### Instructions for the task
In the records below, find each line with "Vietnam" and copy it.

Stored data entries
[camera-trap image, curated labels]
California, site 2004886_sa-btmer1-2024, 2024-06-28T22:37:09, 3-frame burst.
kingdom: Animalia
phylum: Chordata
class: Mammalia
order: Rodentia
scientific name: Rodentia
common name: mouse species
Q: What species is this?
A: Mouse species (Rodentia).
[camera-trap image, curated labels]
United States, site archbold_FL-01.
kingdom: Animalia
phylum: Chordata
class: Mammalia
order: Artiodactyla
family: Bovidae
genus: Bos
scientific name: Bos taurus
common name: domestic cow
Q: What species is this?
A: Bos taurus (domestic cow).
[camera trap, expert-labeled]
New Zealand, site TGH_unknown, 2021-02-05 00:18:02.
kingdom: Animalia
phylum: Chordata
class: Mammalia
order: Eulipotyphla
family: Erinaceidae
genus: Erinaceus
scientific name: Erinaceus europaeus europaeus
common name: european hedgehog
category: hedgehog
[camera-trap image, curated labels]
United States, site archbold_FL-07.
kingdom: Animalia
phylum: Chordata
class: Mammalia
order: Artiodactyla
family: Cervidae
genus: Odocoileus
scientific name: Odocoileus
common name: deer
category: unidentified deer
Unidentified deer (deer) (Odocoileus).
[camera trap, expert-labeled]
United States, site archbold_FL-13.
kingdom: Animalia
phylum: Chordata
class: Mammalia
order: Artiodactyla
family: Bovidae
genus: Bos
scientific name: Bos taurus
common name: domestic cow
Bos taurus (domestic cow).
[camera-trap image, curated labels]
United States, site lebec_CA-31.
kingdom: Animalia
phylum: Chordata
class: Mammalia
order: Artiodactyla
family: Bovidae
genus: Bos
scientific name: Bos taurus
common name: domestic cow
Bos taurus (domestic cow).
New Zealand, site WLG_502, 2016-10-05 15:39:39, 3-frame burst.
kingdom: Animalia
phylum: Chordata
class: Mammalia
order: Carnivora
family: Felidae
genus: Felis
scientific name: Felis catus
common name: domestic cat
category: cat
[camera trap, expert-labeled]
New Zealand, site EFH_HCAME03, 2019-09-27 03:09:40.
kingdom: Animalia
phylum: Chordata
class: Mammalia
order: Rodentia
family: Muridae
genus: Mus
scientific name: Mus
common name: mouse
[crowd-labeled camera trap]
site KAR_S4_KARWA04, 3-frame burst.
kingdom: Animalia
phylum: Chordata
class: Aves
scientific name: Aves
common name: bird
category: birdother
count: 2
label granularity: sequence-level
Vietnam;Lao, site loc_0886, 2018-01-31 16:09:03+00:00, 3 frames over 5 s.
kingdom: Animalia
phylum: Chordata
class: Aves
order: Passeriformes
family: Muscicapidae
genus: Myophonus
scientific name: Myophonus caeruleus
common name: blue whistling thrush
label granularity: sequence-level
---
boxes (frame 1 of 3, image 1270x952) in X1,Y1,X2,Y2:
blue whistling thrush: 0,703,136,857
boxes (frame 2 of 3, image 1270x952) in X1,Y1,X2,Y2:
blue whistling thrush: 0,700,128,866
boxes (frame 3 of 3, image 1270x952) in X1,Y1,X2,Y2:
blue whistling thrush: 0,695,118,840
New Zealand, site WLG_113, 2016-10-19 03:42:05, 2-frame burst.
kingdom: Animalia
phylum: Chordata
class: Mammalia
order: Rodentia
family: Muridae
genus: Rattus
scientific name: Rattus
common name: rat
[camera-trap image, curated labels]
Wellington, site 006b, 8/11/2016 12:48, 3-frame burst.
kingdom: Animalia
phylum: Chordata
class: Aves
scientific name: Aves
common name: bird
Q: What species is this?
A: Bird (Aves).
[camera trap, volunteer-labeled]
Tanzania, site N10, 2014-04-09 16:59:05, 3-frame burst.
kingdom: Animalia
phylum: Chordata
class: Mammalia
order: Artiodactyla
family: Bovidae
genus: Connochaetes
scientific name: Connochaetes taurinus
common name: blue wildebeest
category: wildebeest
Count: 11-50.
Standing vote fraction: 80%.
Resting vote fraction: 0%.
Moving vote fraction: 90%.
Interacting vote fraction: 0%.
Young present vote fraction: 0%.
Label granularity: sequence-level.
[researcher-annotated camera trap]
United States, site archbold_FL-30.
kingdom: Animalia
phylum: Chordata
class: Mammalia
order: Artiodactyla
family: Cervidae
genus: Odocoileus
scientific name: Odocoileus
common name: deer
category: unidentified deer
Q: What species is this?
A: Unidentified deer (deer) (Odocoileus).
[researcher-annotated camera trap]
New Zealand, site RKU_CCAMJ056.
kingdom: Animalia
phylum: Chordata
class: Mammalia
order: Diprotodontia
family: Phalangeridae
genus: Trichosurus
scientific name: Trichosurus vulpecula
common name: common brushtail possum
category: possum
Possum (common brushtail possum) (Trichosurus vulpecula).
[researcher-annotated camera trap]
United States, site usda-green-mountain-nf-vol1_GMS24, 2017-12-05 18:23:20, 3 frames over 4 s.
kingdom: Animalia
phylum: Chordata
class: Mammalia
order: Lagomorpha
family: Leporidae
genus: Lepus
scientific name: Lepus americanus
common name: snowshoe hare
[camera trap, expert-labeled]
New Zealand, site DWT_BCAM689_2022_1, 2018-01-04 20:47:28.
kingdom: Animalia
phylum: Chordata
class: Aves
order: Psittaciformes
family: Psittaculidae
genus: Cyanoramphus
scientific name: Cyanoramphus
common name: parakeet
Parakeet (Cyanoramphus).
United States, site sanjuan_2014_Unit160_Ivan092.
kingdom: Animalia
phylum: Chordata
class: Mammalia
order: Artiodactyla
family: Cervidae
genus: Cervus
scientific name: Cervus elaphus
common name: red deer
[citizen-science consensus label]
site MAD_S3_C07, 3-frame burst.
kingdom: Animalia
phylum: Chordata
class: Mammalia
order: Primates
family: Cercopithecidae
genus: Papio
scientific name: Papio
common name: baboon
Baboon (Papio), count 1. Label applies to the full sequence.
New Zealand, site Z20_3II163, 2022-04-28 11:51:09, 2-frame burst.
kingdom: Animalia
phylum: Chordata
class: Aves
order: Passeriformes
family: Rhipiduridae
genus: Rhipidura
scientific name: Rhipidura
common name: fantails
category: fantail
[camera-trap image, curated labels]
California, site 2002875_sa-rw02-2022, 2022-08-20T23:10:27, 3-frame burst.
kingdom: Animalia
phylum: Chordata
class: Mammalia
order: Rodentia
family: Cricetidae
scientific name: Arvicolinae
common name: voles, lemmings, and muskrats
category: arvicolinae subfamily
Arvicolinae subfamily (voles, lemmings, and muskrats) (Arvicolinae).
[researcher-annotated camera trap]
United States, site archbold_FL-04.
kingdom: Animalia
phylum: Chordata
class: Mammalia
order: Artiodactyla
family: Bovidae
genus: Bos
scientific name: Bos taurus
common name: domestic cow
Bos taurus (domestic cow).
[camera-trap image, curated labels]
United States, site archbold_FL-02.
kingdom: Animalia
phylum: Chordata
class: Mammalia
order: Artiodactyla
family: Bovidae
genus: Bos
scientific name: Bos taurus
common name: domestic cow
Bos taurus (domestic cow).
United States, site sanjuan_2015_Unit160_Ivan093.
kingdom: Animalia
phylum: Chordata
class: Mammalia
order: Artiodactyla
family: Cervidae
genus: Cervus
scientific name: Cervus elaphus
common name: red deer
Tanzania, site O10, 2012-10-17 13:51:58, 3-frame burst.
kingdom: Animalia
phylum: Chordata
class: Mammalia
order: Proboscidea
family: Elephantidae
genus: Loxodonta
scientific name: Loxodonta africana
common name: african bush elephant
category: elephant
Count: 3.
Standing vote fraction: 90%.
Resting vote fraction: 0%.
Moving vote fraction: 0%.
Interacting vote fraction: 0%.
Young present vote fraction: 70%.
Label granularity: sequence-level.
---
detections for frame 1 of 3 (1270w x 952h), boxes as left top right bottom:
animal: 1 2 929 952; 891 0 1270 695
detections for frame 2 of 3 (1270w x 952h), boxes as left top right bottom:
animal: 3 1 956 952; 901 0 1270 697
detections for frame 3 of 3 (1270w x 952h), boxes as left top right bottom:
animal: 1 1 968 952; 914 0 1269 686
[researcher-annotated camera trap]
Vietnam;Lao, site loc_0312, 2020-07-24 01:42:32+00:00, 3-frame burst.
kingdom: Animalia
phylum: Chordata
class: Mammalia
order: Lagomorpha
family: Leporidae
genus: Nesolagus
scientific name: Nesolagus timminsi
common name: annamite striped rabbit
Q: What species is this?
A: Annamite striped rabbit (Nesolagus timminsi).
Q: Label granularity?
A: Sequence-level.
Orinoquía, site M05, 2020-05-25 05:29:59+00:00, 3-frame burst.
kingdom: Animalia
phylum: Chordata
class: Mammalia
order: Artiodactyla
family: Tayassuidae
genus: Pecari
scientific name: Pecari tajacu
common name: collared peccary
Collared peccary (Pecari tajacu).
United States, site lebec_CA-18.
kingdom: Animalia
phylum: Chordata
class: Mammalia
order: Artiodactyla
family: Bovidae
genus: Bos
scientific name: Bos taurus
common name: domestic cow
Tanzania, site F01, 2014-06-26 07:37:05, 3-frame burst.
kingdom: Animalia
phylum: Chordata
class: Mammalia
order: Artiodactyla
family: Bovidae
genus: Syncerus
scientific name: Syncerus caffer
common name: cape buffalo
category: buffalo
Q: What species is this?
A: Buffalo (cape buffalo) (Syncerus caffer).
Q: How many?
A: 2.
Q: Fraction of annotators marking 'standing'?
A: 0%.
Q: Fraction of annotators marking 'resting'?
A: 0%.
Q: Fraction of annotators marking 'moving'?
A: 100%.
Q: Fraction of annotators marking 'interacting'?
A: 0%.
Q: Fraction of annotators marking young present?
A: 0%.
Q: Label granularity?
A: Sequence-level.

### Exercise response
Vietnam;Lao, site loc_0886, 2018-01-31 16:09:03+00:00, 3 frames over 5 s.
Vietnam;Lao, site loc_0312, 2020-07-24 01:42:32+00:00, 3-frame burst.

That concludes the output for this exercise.